Macroscopic fundamental diagram with volume-delay relationship: model derivation, empirical validation and invariance property

TL;DR

This paper develops a new macroscopic fundamental diagram model incorporating volume-delay relationships using novel data sources, and proves an invariance property that aids in estimating network saturation without full traffic volume observability.

Contribution

It introduces a first-order nonlinear differential equation model for MFD with volume-delay, utilizing LPCs and RCIs, and establishes an invariance property for partial traffic volume observation.

Findings

Empirical MFD fits with R^2 > 0.9 using data from a 266 km^2 urban network.

The invariance property allows estimation of critical volume ratios from partial data.

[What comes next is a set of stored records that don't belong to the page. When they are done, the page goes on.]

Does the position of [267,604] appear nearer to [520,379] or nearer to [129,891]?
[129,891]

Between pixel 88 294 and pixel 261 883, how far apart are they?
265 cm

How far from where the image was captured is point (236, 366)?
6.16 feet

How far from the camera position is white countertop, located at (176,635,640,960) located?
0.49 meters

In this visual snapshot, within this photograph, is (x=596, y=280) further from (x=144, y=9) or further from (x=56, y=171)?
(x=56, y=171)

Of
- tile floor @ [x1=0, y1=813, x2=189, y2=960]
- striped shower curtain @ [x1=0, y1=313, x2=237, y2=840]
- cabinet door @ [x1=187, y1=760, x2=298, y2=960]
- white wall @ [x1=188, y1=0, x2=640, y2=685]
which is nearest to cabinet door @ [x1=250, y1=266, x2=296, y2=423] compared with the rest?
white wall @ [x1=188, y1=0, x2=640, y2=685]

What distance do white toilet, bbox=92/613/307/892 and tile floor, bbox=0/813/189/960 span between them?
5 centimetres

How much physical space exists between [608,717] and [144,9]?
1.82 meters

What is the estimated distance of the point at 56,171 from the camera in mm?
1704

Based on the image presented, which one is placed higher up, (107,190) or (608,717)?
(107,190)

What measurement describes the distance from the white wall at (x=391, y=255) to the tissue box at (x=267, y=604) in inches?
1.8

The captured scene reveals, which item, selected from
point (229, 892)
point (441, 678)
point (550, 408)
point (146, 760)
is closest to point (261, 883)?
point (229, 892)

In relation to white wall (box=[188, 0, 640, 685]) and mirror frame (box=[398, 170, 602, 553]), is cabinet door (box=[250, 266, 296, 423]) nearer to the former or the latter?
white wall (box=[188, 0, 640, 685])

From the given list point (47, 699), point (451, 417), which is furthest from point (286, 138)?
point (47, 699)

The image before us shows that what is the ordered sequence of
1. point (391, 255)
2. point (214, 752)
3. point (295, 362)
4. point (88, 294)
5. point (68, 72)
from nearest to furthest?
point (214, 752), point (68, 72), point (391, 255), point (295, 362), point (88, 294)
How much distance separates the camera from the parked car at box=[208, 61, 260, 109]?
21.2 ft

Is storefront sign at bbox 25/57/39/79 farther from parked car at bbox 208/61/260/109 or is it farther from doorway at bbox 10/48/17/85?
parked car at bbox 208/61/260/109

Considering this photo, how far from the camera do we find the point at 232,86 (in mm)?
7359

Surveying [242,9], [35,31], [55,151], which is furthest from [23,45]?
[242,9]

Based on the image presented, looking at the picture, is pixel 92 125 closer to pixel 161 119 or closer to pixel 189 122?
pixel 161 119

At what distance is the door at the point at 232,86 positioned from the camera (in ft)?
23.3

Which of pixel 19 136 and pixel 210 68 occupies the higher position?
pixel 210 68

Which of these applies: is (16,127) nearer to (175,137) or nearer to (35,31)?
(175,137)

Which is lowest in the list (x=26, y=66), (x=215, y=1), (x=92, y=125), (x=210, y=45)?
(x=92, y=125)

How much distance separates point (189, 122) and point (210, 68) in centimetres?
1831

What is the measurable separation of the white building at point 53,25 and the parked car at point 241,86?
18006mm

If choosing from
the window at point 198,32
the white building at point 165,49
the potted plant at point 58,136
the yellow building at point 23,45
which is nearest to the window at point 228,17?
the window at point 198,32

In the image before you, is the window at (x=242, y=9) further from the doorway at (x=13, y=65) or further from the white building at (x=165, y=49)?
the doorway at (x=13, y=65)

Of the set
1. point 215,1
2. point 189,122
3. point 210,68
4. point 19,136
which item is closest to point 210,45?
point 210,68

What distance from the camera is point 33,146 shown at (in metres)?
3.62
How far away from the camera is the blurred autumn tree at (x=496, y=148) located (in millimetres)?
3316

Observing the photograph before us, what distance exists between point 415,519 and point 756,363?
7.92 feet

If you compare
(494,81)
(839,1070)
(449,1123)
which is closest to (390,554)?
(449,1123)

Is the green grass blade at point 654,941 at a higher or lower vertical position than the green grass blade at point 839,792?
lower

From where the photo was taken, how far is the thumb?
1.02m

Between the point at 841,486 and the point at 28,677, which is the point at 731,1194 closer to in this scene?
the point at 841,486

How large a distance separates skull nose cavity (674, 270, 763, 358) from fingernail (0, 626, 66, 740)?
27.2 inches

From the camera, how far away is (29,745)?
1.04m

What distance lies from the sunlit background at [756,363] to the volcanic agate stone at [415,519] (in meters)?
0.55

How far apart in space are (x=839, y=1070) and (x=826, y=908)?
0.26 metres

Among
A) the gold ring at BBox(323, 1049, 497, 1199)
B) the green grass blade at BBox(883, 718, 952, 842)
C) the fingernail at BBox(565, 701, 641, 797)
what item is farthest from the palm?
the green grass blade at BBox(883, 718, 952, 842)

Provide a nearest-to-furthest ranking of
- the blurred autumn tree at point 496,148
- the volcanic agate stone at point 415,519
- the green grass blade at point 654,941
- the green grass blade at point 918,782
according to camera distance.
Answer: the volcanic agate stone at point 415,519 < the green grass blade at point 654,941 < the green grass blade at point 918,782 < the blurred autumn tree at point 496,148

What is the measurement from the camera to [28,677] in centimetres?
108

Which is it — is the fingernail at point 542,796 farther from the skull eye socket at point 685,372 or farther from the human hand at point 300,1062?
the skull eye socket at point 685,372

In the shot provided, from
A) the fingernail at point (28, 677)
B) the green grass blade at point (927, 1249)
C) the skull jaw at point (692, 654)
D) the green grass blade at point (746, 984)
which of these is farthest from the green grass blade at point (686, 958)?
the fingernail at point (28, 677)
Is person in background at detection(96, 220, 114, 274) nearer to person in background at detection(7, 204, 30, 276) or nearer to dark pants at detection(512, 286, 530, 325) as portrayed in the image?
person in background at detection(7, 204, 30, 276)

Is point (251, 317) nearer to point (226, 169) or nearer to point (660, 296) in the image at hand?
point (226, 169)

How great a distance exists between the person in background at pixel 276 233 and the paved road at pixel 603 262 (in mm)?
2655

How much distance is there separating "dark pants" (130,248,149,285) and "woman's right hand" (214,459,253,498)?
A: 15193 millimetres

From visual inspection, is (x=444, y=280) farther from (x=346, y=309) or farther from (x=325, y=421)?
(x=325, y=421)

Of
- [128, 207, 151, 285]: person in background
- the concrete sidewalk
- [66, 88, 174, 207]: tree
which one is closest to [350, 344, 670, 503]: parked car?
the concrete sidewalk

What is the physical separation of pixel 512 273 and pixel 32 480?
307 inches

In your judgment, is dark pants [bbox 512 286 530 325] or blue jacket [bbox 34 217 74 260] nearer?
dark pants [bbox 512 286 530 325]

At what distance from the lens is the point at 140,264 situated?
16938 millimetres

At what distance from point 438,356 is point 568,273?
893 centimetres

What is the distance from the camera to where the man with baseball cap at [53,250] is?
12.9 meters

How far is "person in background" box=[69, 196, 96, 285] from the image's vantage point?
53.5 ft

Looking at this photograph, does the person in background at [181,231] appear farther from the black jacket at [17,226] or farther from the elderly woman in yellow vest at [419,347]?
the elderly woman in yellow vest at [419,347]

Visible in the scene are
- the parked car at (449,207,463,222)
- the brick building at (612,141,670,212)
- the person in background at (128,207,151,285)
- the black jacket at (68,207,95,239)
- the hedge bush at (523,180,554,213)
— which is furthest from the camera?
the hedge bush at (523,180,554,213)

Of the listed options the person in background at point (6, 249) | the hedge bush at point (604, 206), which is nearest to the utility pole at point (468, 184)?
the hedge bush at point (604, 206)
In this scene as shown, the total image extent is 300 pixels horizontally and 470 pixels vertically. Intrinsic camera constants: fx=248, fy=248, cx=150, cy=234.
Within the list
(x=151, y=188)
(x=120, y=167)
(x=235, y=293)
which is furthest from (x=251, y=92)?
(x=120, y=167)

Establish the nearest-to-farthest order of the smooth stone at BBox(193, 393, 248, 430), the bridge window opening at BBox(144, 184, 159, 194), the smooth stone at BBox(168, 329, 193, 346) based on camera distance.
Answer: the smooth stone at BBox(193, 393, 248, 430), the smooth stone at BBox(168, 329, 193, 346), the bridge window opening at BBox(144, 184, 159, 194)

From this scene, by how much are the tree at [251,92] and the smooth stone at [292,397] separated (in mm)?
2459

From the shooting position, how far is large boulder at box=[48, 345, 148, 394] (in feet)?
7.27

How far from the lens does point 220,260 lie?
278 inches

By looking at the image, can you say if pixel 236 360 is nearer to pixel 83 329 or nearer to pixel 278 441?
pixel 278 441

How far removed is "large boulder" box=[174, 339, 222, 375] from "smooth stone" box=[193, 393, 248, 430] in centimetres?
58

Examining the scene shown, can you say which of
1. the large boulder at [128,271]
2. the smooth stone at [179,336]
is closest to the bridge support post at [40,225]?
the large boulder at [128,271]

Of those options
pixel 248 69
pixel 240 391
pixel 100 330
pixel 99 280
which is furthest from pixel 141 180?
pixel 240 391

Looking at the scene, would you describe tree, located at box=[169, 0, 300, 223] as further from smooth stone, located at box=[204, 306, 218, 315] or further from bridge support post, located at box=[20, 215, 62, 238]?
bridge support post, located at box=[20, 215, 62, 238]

The approach removes assumptions of full observability and known detection rates in traffic modeling.

Abstract

This paper presents a macroscopic fundamental diagram model with volume-delay relationship (MFD-VD) for road traffic networks, by exploring two new data sources: license plate cameras (LPCs) and road congestion indices (RCIs). We derive a first-order, nonlinear and implicit ordinary differential equation involving the network accumulation (the {\it volume}) and average congestion index (the {\it delay}), and use empirical data from a 266 km$^2$ urban network to fit an accumulation-based MFD with $R^2>0.9$. The issue of incomplete traffic volume observed by the LPCs is addressed with a theoretical derivation of the observability-invariant property: The ratio of traffic volume to the critical value (corresponding to the peak of the MFD) is independent of the (unknown) proportion of those detected vehicles. Conditions for such a property to hold are discussed in theory and verified empirically. This offers a practical way to estimate the ratio-to-critical-value, which is an important indicator of network saturation and efficiency, by simply working with a finite set of LPCs. The significance of our work is the introduction of two new data sources widely available to study empirical MFDs, as well as the removal of the assumptions of full observability, known detection rates, and spatially uniform sensors, which are typically required in conventional approaches based on loop detector and floating car data.